Modify the SQL code to save the results of the query in an external table like this:
USE Employment;
GO;
CREATE EXTERNAL TABLE Series_by_period
WITH (
LOCATION = 'files/SeriesbyPeriod/',
DATA_SOURCE = employment_data,
FILE_FORMAT = ParquetFormat
)
AS
SELECT Count(Series_reference) AS Series_count,
Period as period
FROM
OPENROWSET(
BULK 'csv/Business*.csv',
DATA_SOURCE = 'employment_data',
FORMAT = 'CSV',
PARSER_VERSION = '2.0',
HEADER_ROW = TRUE
) AS orders
GROUP BY Period;
Run the script. This time there's no output, but the code should have created an external table based on the results of the query. Name the script Create SeriesByPeriod Table and publish it.
In the Data->Workspace menu for the Series_by_period table, select New SQL script > Select TOP 100 rows. Then run the resulting script and verify that it returns the aggregated Series Count by Employment Period data.
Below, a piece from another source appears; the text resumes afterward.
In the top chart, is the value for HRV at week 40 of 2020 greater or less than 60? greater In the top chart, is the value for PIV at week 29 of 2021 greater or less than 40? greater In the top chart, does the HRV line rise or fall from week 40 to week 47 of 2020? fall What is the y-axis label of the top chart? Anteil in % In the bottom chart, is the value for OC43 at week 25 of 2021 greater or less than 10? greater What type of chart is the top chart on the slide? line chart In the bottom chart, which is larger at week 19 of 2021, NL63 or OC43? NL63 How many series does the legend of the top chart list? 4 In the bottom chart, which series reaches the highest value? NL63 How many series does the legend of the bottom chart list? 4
On the files tab containing the file system for your data lake, view the contents of the files folder (refreshing the view if necessary) and verify that a new SeriesbyPeriod folder has been created.
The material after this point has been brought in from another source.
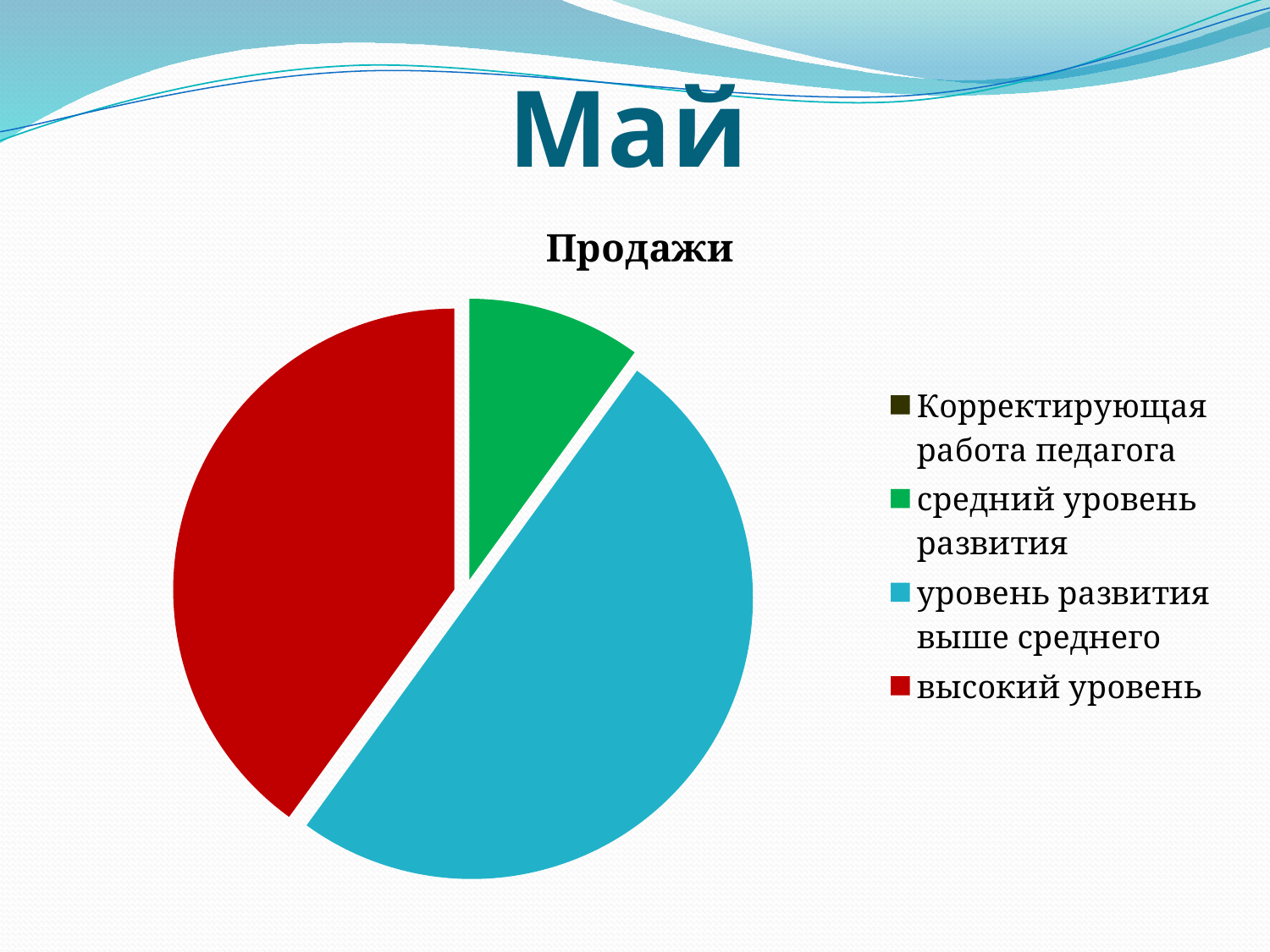
Which category has the largest slice of the pie? уровень развития выше среднего What colour is the slice for высокий уровень? red Which of the visible slices is the smallest? средний уровень развития How many entries does the chart legend list? 4 Which slice is larger: уровень развития выше среднего or высокий уровень? уровень развития выше среднего What is the title of the chart? Продажи Which slice is larger: уровень развития выше среднего or средний уровень развития? уровень развития выше среднего Which slice is larger: высокий уровень or средний уровень развития? высокий уровень What kind of chart is shown on the slide? pie chart How many slices are visible in the pie? 3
In the SeriesbyPeriod folder, observe that one or more files with names similar to F5C*** parquet have been created. These files contain the aggregated Series by Period data.
To verify this, you can select one of the files and use the New SQL script > Select TOP 100 rows menu to query it directly.
-- This is auto-generated code
SELECT
TOP 100 *
FROM
OPENROWSET(
BULK 'https://datalakerg2vh64.dfs.core.windows.net/files/sales/SeriesbyPeriod/F5C90A74-1FA5-4F41-919D-BC5C09F2B2F0_24_0-1.parquet',
FORMAT = 'PARQUET'
) AS [result]
Conclusion
We have demonstrated how to ingest data into Azure Data Lake Storage Gen2, and how to perform data analysis and data transformation activities in Azure Synapse Studio. This is very useful for Data Analysts to perform data analysis activities, Developers to check their code before automation, Architects and Data Engineers to understand the data and explore the datasets and create data pipelines, and Test Engineers to validate the data.